***** Material for this task *****

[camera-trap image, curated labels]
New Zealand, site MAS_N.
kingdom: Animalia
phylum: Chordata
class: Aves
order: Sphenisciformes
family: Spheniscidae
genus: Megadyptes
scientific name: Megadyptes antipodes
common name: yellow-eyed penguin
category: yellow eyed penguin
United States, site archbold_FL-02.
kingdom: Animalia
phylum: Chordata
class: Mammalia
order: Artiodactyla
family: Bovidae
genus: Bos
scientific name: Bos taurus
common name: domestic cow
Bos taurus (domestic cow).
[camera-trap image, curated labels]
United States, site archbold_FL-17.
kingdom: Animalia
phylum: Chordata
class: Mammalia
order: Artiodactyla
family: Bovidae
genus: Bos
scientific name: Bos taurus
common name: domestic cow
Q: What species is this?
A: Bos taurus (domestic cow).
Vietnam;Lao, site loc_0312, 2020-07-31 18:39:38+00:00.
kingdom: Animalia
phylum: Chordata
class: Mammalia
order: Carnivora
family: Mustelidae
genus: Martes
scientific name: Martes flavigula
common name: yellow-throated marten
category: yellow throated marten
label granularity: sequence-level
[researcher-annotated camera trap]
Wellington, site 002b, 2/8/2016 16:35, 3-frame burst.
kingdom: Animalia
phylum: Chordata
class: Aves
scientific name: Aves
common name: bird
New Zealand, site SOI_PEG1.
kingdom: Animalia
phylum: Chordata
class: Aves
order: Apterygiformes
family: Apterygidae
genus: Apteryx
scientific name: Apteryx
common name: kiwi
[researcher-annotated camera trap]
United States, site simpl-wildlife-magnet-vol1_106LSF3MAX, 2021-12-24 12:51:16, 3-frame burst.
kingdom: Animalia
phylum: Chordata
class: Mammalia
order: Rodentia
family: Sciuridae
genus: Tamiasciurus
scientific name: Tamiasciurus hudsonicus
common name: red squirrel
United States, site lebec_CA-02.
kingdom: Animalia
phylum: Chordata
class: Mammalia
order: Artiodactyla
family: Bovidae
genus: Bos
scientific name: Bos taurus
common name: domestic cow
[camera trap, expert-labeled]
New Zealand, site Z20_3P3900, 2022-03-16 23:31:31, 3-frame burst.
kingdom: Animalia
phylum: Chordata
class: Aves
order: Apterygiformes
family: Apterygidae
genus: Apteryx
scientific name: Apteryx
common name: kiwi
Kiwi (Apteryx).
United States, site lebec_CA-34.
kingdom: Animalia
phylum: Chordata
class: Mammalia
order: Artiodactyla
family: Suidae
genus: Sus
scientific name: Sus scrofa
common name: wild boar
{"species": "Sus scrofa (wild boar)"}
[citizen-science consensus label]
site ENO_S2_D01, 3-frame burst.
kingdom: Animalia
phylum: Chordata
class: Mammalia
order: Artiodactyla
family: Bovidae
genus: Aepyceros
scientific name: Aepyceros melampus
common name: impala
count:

*****

Work instructions: The listing above should be printed again in full, unchanged.

Response to the task:
[camera-trap image, curated labels]
New Zealand, site MAS_N.
kingdom: Animalia
phylum: Chordata
class: Aves
order: Sphenisciformes
family: Spheniscidae
genus: Megadyptes
scientific name: Megadyptes antipodes
common name: yellow-eyed penguin
category: yellow eyed penguin
United States, site archbold_FL-02.
kingdom: Animalia
phylum: Chordata
class: Mammalia
order: Artiodactyla
family: Bovidae
genus: Bos
scientific name: Bos taurus
common name: domestic cow
Bos taurus (domestic cow).
[camera-trap image, curated labels]
United States, site archbold_FL-17.
kingdom: Animalia
phylum: Chordata
class: Mammalia
order: Artiodactyla
family: Bovidae
genus: Bos
scientific name: Bos taurus
common name: domestic cow
Q: What species is this?
A: Bos taurus (domestic cow).
Vietnam;Lao, site loc_0312, 2020-07-31 18:39:38+00:00.
kingdom: Animalia
phylum: Chordata
class: Mammalia
order: Carnivora
family: Mustelidae
genus: Martes
scientific name: Martes flavigula
common name: yellow-throated marten
category: yellow throated marten
label granularity: sequence-level
[researcher-annotated camera trap]
Wellington, site 002b, 2/8/2016 16:35, 3-frame burst.
kingdom: Animalia
phylum: Chordata
class: Aves
scientific name: Aves
common name: bird
New Zealand, site SOI_PEG1.
kingdom: Animalia
phylum: Chordata
class: Aves
order: Apterygiformes
family: Apterygidae
genus: Apteryx
scientific name: Apteryx
common name: kiwi
[researcher-annotated camera trap]
United States, site simpl-wildlife-magnet-vol1_106LSF3MAX, 2021-12-24 12:51:16, 3-frame burst.
kingdom: Animalia
phylum: Chordata
class: Mammalia
order: Rodentia
family: Sciuridae
genus: Tamiasciurus
scientific name: Tamiasciurus hudsonicus
common name: red squirrel
United States, site lebec_CA-02.
kingdom: Animalia
phylum: Chordata
class: Mammalia
order: Artiodactyla
family: Bovidae
genus: Bos
scientific name: Bos taurus
common name: domestic cow
[camera trap, expert-labeled]
New Zealand, site Z20_3P3900, 2022-03-16 23:31:31, 3-frame burst.
kingdom: Animalia
phylum: Chordata
class: Aves
order: Apterygiformes
family: Apterygidae
genus: Apteryx
scientific name: Apteryx
common name: kiwi
Kiwi (Apteryx).
United States, site lebec_CA-34.
kingdom: Animalia
phylum: Chordata
class: Mammalia
order: Artiodactyla
family: Suidae
genus: Sus
scientific name: Sus scrofa
common name: wild boar
{"species": "Sus scrofa (wild boar)"}
[citizen-science consensus label]
site ENO_S2_D01, 3-frame burst.
kingdom: Animalia
phylum: Chordata
class: Mammalia
order: Artiodactyla
family: Bovidae
genus: Aepyceros
scientific name: Aepyceros melampus
common name: impala
count:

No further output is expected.